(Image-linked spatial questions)
____________________
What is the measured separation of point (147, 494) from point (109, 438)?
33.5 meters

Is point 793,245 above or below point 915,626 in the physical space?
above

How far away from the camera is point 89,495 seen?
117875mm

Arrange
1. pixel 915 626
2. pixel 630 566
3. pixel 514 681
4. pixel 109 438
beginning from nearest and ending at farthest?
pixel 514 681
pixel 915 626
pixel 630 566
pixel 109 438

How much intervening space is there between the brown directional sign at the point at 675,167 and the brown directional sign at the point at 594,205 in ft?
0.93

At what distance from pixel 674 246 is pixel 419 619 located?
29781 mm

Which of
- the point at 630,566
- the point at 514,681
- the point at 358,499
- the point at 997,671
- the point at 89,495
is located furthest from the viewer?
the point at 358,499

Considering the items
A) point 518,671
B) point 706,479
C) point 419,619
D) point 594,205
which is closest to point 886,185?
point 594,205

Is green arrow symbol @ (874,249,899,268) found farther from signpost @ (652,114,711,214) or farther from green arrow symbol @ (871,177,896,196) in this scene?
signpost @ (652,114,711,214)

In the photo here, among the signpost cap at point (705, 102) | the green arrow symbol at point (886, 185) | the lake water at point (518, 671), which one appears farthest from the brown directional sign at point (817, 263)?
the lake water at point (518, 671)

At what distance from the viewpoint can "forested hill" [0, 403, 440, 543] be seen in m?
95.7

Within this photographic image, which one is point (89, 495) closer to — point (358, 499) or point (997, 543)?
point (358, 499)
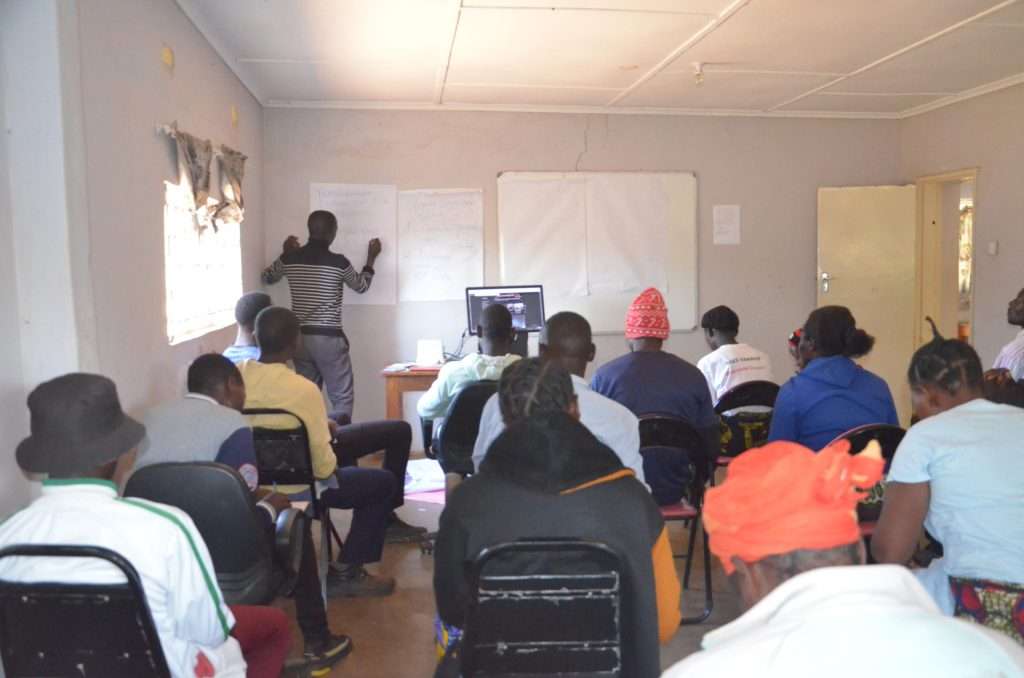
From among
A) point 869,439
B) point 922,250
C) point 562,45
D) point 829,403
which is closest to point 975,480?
____________________
Exercise description: Retype the lines exactly as they appear, beginning with the line that contains "How much intervening" and ending with the final line of the entries, and omit the pictures.

Problem solution:
How much intervening space is there between the brown directional sign at the point at 675,167 and the brown directional sign at the point at 594,205 in ft?
0.93

At what distance from pixel 674 246 is pixel 419 619 located?
29781 mm

Which of
- the point at 630,566
- the point at 514,681
- the point at 358,499
- the point at 997,671
- the point at 89,495
is located furthest from the viewer?
the point at 358,499

Considering the items
A) point 518,671
B) point 706,479
C) point 419,619
D) point 594,205
which is closest to point 886,185?
point 594,205

Is green arrow symbol @ (874,249,899,268) found farther from signpost @ (652,114,711,214) or farther from green arrow symbol @ (871,177,896,196) in this scene?
signpost @ (652,114,711,214)

In the photo here, among the signpost cap at point (705, 102) | the green arrow symbol at point (886, 185) | the lake water at point (518, 671), which one appears farthest from the brown directional sign at point (817, 263)?
the lake water at point (518, 671)

At what distance from the viewpoint can "forested hill" [0, 403, 440, 543] be seen in m?
95.7

Within this photographic image, which one is point (89, 495) closer to — point (358, 499) or point (997, 543)?
point (358, 499)
From among
A) point 869,439
B) point 922,250
C) point 562,45
D) point 829,403
which is closest to point 975,480?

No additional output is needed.